Biomass to the rescue
CCS technologies can be applied to gas and coal power plants, but they can also be used on power plants that burn renewable and carbon-neutral biomass or biogas. Solid biofuels are currently the cheapest of all fuels (compared to coal, gas, nuclear, wind and solar) (earlier post), and they could be grown efficiently, sustainably and on a very large scale in the tropics and the sub-tropics (earlier post).
When CCS technologies are used in combination with the burning of carbon neutral biomass, this results in a system commonly known as 'Bio-Energy with Carbon Storage' (BECS). The concept is a radical carbon-negative energy system: as the biomass fuel grows in plantations, it takes CO2 out of the atmosphere and stores it in the plants; when burned as a fuel in the power plant, the released carbon is stored underground. The net effect is a reduction in atmospheric carbon. No other energy concept can achieve this (earlier post). Solar, wind, tidal, wave or nuclear power can be carbon-neutral at best.
Scientists came up with the idea of BECS in the context of 'Abrupt Climate Change', which Hansen is hinting at. They consider the concept to be the most feasible and cost-effective geo-engineering option. Other strategies, such as seeding the atmosphere with sulfur, or the oceans with fertiliser, are risky; using 'synthetic trees' or launching a gigantic mirror into space to reflect the Sun, are very costly (on these strategies, see our previous post).

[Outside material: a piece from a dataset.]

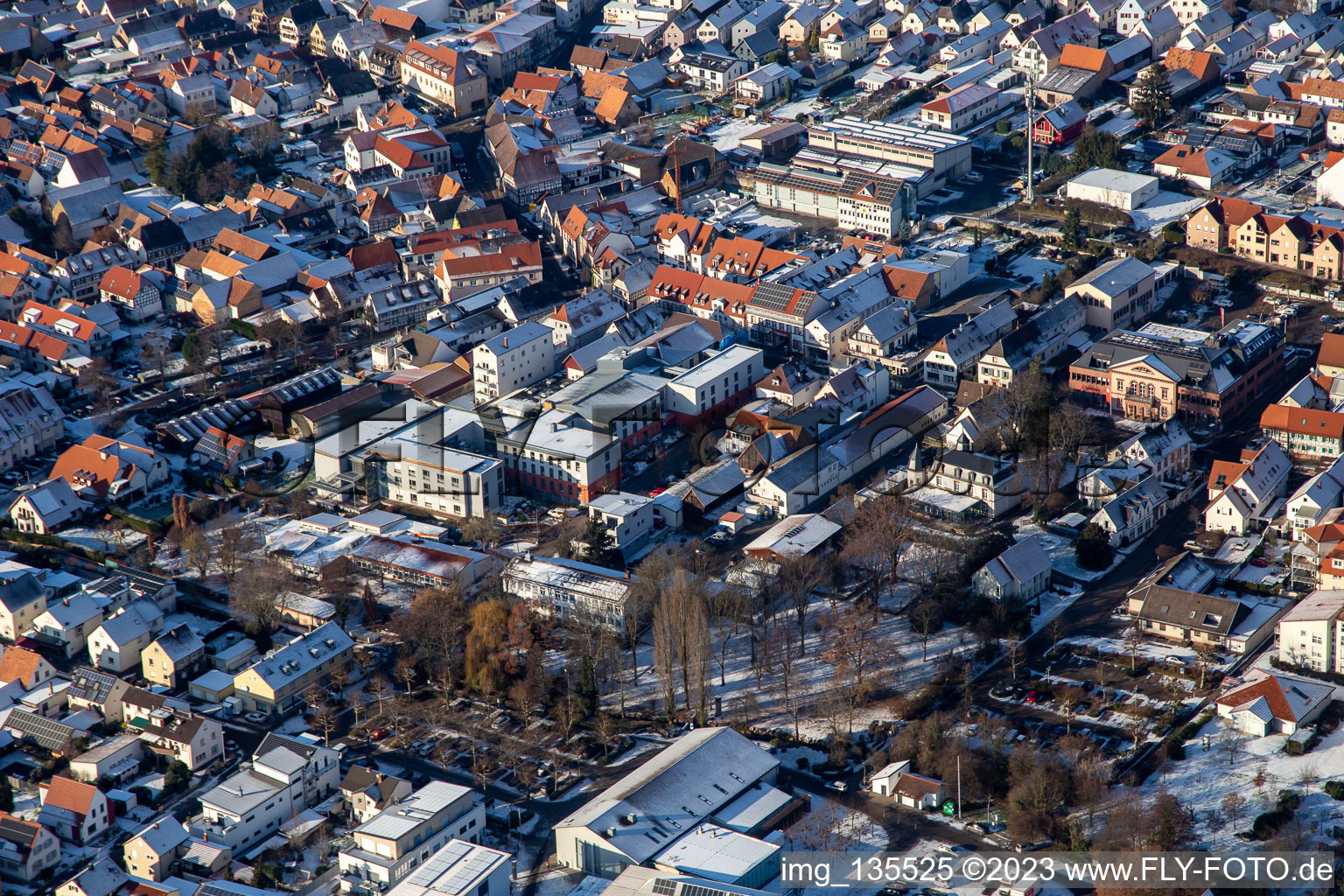 Vue aérienne de Holzgasse à Villa Wieser en hiver avec de la neige à le quartier Herxheim in Herxheim bei Landau dans le département Rhénanie-Palatinat, Allemagne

In case ACC were to occur, scientists think BECS could take us back to pre-industrial CO2 levels within a matter of a few decades, and thus avert the worst catastrophes.
Coal mining sector reacts
Luke Popovich, a spokesperson for the National Mining Association, which represents the interests of U.S. coal producers, reacted to Hansen's lecture. He told the Associated Press that Hansen's comments "ought to be vetted by those who have an understanding of the energy demands placed on the U.S. economy." Popovich added that "When seen in light of those demands, then statements like that will appear unreasonable, to put it charitably."
Hansen's remarks in Washington coincide, unintentionally, with a transaction in the business world in which private financiers today announced that they will acquire one of the largest energy suppliers in the U.S. and cancel plans to develop several new coal-fueled power plants. A group led by equity specialists Kohlberg Kravis Roberts & Co. said it has offered US$32 billion to assume ownership of TXU Corp., the largest supplier of electricity in Texas, and that the board of the energy giant has accepted the offer.